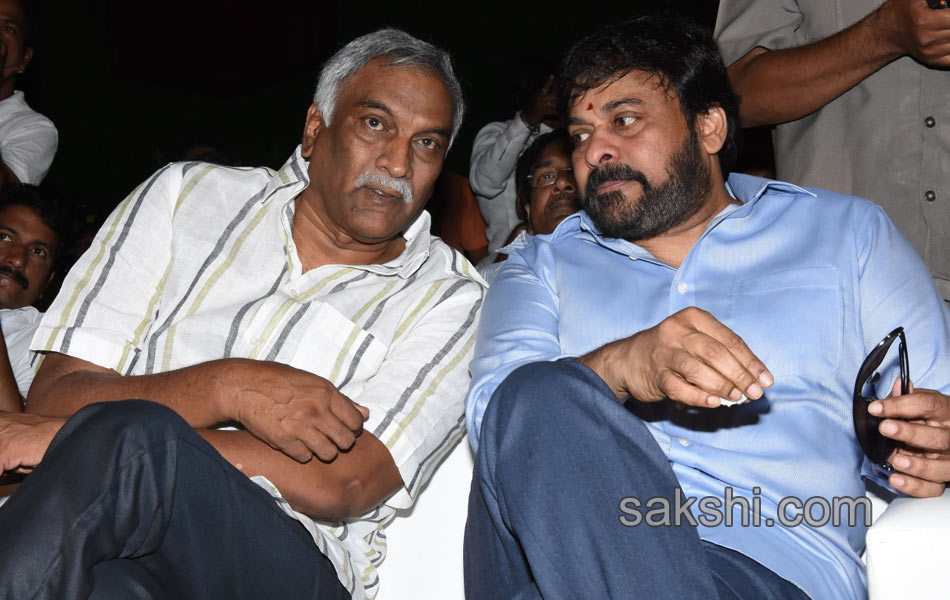 GautamiPutraSatakarni movie opeing in kcr - Sakshi13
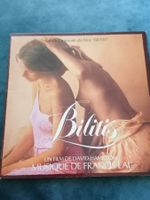 LP - OST Bilitis - Francis Lai - Vinyl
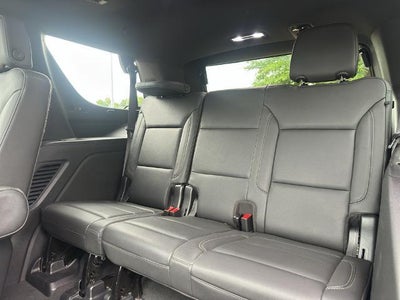 2022 Chevrolet Tahoe 2WD LT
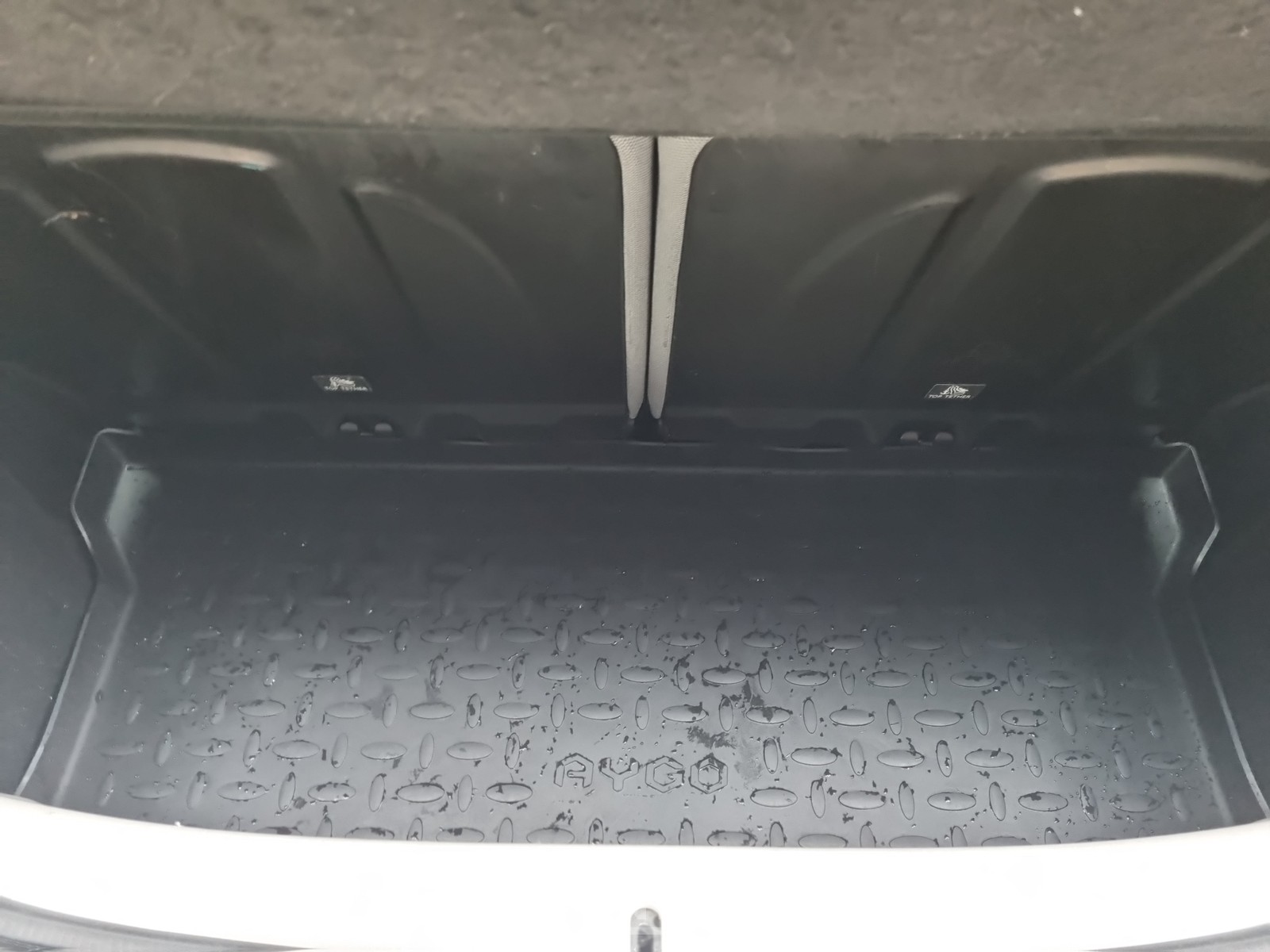 PRONTOAUTO Toyota Aygo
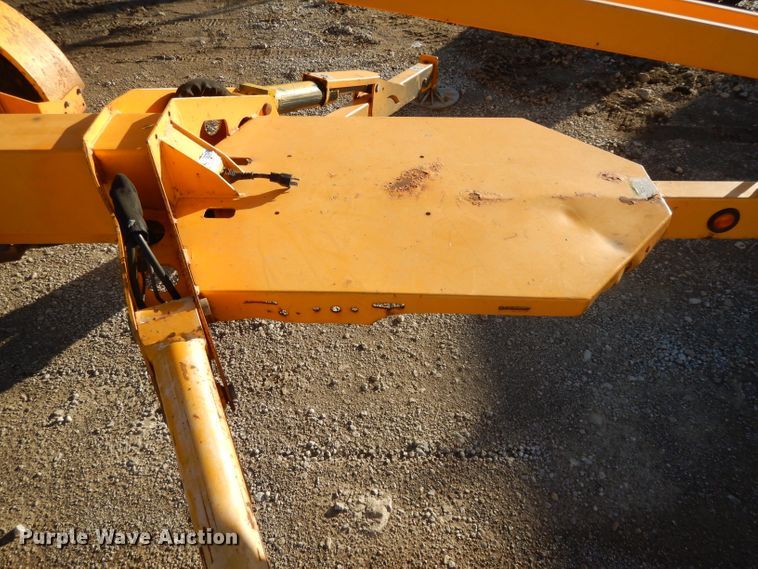image for item DL2041 2014 Haulotte Biljax 4527A  boom lift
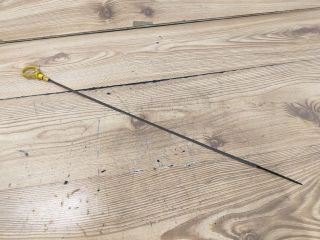 bontott MAZDA 5 Nívópálca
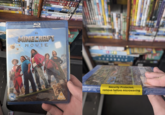 VOLUME 3 ceface Creure comfor Curious George RON THE MOVIE E LIVE LE LIVE 21 SO BLYD 10 TION Ensayklos ULTIMATE ALIEN DEN 10 ULTIMATE ALIEN HE MB WINN-DIXIE Poppy Hill DILBERT 708 Shaun Sheep Shape Up With Shoun ROCUENTAS Vin MINECRAFY MOVIE 4 2 Festiv ARTHURS FILM CLASSIFICATION OFFIC (PG PG 回收 Gullive Security Protected, remove before microwaving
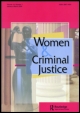 Cover image for Women & Criminal Justice, Volume 20, Issue 1-2, 2010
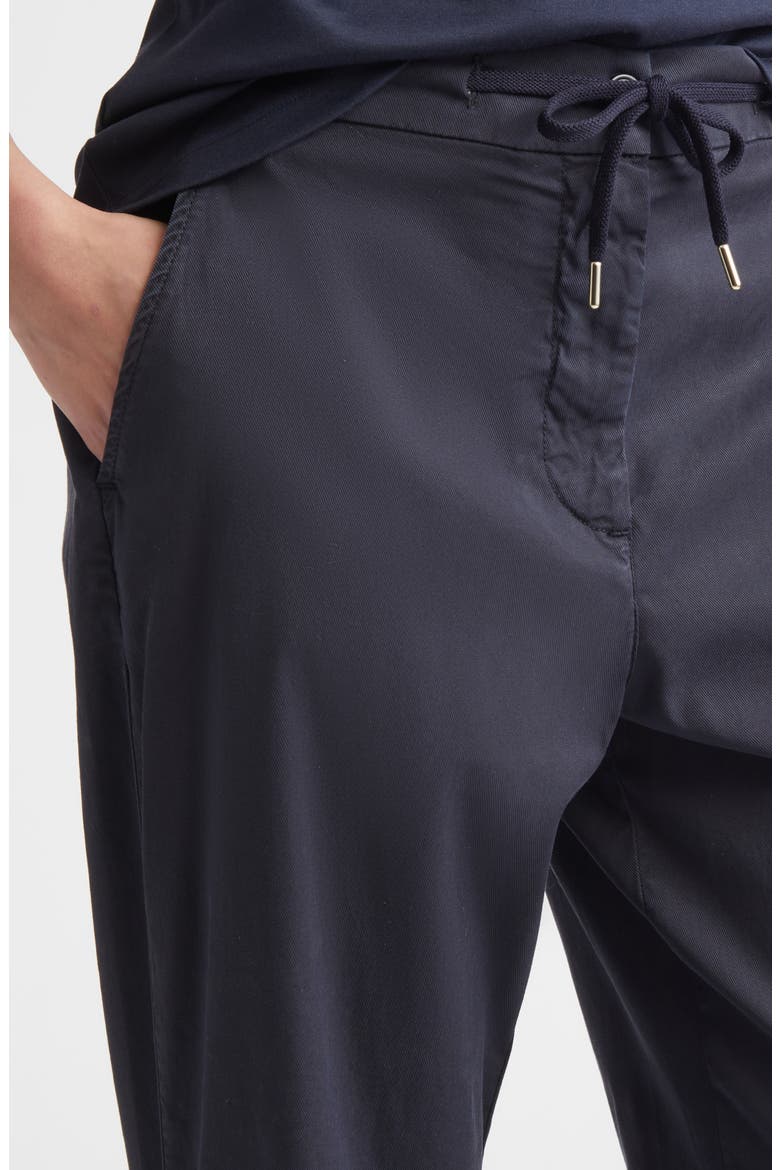 Tapered Ankle Pants, Alternate, color, 11 BLUE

⁂

Once the pictures are set aside, retype the rest of the listing exactly.

 GautamiPutraSatakarni movie opeing in kcr - Sakshi13
 LP - OST Bilitis - Francis Lai - Vinyl
 2022 Chevrolet Tahoe 2WD LT
 PRONTOAUTO Toyota Aygo
image for item DL2041 2014 Haulotte Biljax 4527A  boom lift
 bontott MAZDA 5 Nívópálca
 VOLUME 3 ceface Creure comfor Curious George RON THE MOVIE E LIVE LE LIVE 21 SO BLYD 10 TION Ensayklos ULTIMATE ALIEN DEN 10 ULTIMATE ALIEN HE MB WINN-DIXIE Poppy Hill DILBERT 708 Shaun Sheep Shape Up With Shoun ROCUENTAS Vin MINECRAFY MOVIE 4 2 Festiv ARTHURS FILM CLASSIFICATION OFFIC (PG PG 回收 Gullive Security Protected, remove before microwaving
 Cover image for Women & Criminal Justice, Volume 20, Issue 1-2, 2010
 Tapered Ankle Pants, Alternate, color, 11 BLUE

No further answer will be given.